Why do you think China imposed the law now and how does it fit with its wider strategic ambitions in the waterway?
I think we are increasingly moving towards the fourth phase of China’s domination strategy in the South China Sea. The first phase was the demarcation of Beijing’s areas of claims, roughly extending from the early-1970s to 2013, as China dominated the Paracel Islands (taken away from former South Vietnam), wrested control of Scarborough Shoal (taken away from the Philippines in 2012), and solidified its position on key land features within the Spratly Islands.
The second phase began in late 2013, with President Xi Jinping overseeing massive reclamation activities, which radically changed the geology as well as geopolitical tempo of the disputes, as a whole host of low-tide elevations and rocks were transformed into massive islands.
The third phase, beginning in around 2015, was the rapid militarization of these artificially-created islands through the deployment of advanced missile systems and establishment of kilometers-long airstrips capable of hosting large military aircraft.
The fourth phase, which began in around 2019, is the systematic deployment as well as empowerment of Chinese coast guard and para-military forces to swarm, intimidate and, if necessary, use coercive force against rival claimant states.
The introduction of the controversial coast guard law earlier this year and, most recently, the new foreign vessel law are quasi-legal maneuvers to give a veneer of legitimacy and formality to this new phase of China’s domination strategy.
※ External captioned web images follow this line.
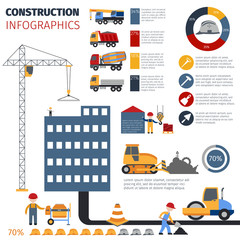 Construction Infographics Set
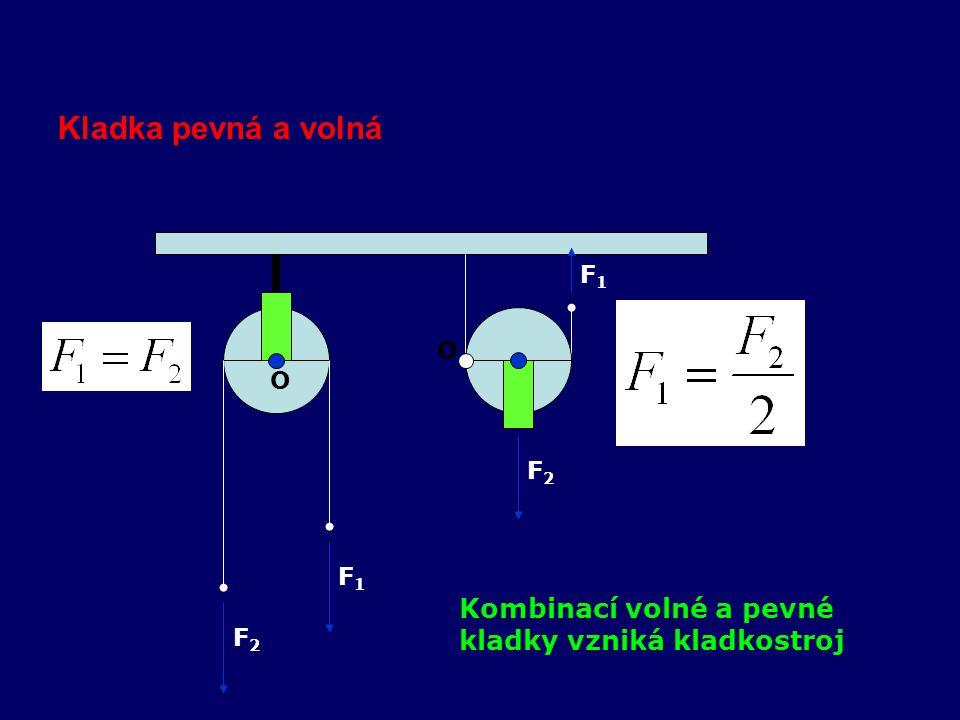 Kladka pevná a volná Kombinací volné a pevné kladky vzniká kladkostroj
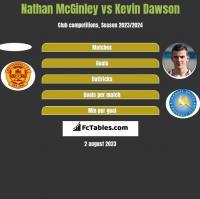 Nathan McGinley vs Kevin Dawson h2h player stats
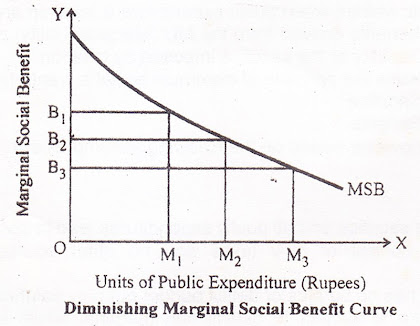 Diminishing Marginal Social Benefit Curve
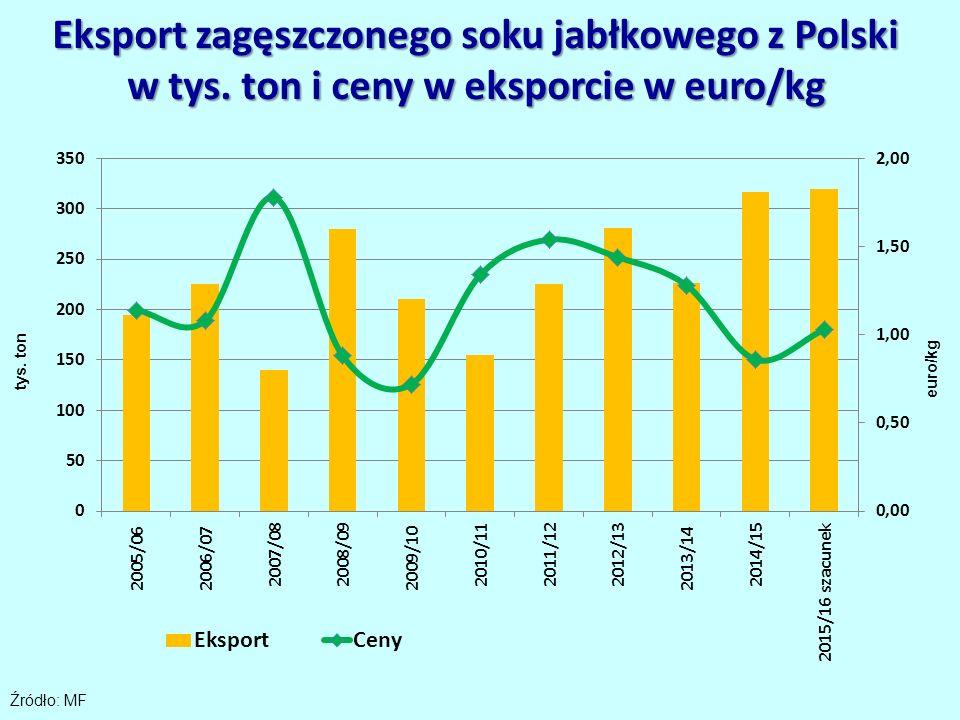 Eksport zagęszczonego soku jabłkowego z Polski w tys. ton i ceny w eksporcie w euro/kg Źródło: MF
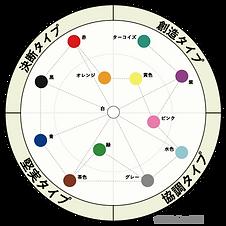 カラータイプマップ、4つのタイプで性格診断が出来、人を色で見える化するツールです。決断・創造・堅実・協調に分かれます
For now, China seems to be still evaluating the pros and cons of moving to the final phase, which would be the establishment of a Chinese exclusion zone across the entire area, most dramatically through the establishment of an Air Defense Identification Zone (ADIZ) via activation of its sprawling network of military bases across the South China Sea basin and beyond.
This would clearly be a tad too risky, potentially drawing in major powers, so Beijing is still sticking to its “salami-slicing” approach until it feels confident enough to drop the gauntlet.
Do you expect the law’s implementation to stoke more confrontation in the South China Sea?
So far, we see that the US and its allies, including the Quad powers, are examining various counter-measures against China’s domination strategy in the South China Sea, especially the usage of “gray zone” provocation under the fourth phase.
Thus, the increased frequency of American Freedom of Navigation Operations (FONOPs) as well as access patrols by other Indo-Pacific powers from Britain and France to India, Japan and Australia.
Much is at stake here, especially for smaller Southeast Asian states, which rely on the South China Sea for their food security. Livelihoods of millions of families along coastal regions of the Philippines and Vietnam will be further negatively affected by these latest Chinese restrictions.
As for the broader international community, this is about upholding rule of law and freedom of navigation in global sea lines of communications. Allowing China to get away with its tightening grip on an international waterway will have dire long-term consequences for a “free and open” order in the Indo-Pacific and beyond.
Down the road, however, the US and like-minded powers, including key frontline states in Southeast Asia such as the Philippines and Vietnam, might have to consider more decisive measures.
Those could include diplomatic pressure, increased joint drills near and around disputed areas, military fortification of islands held by and rapid development of minimum deterrence capabilities of smaller claimant states, and intensified economic sanctions against Chinese elements involved in aggressive and unlawful activities in the South China Sea – all to dissuade Beijing from imposing an exclusion zone.
Some hard choices will have to be made in months and years to come, as China imposes its will on smaller rival claimants and gradually turns an international body of water into a de facto Chinese lake.